Skip to main content
Version: v0.9

Share Data across Namespace (CSI mode)

This tutorial is used to show how to use a Dataset cache across Namespace.

  • In Namespace ns-a, create Dataset demo and AlluxioRuntime demo
  • In Namespace ns-b create Dataset demo-ref and ThinRuntime demo-ref.

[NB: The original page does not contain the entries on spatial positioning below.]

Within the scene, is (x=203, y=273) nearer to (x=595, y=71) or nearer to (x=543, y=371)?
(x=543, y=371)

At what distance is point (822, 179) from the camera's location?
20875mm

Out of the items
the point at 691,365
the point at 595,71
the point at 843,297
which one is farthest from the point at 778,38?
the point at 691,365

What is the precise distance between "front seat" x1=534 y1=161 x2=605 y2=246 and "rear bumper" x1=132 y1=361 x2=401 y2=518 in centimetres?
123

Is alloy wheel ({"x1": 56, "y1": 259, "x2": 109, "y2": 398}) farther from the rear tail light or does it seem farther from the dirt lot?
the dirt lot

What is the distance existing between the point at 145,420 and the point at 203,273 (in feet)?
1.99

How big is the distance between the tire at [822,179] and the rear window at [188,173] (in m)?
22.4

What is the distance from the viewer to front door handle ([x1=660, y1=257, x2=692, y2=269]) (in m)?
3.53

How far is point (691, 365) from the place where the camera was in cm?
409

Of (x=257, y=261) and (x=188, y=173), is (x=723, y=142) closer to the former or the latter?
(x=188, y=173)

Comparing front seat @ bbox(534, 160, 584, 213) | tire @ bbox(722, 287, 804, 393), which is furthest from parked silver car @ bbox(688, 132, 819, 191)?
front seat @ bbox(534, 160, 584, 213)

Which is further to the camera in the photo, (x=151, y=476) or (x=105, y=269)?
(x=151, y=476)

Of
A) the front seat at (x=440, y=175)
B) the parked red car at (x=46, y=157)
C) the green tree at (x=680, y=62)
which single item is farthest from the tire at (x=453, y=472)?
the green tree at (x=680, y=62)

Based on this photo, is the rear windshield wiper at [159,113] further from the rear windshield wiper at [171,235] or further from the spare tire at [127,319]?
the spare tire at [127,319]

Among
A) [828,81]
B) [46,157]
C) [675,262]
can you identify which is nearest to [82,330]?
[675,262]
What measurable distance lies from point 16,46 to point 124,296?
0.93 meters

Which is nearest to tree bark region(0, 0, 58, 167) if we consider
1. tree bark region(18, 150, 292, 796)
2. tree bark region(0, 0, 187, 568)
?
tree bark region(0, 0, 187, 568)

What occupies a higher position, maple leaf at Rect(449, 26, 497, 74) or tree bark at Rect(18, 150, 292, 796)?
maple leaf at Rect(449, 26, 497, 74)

The mountPoint of demo-ref is dataset://ns-a/demo

Prerequests​

Before running this tutorial, please refer to the installation documentation to complete the installation and check that the components of Fluid are working properly:

$ kubectl get pod -n fluid-system
alluxioruntime-controller-5b64fdbbb-84pc6 1/1 Running 0 8h
csi-nodeplugin-fluid-fwgjh 2/2 Running 0 8h
csi-nodeplugin-fluid-ll8bq 2/2 Running 0 8h
dataset-controller-5b7848dbbb-n44dj 1/1 Running 0 8h
thinruntime-controller-7dcbf5f45-xsf4p 1/1 Running 0 8h

Where thinruntime-controller is used to support Dataset sharing across Namespace and alluxioruntime-controller is the actual cache.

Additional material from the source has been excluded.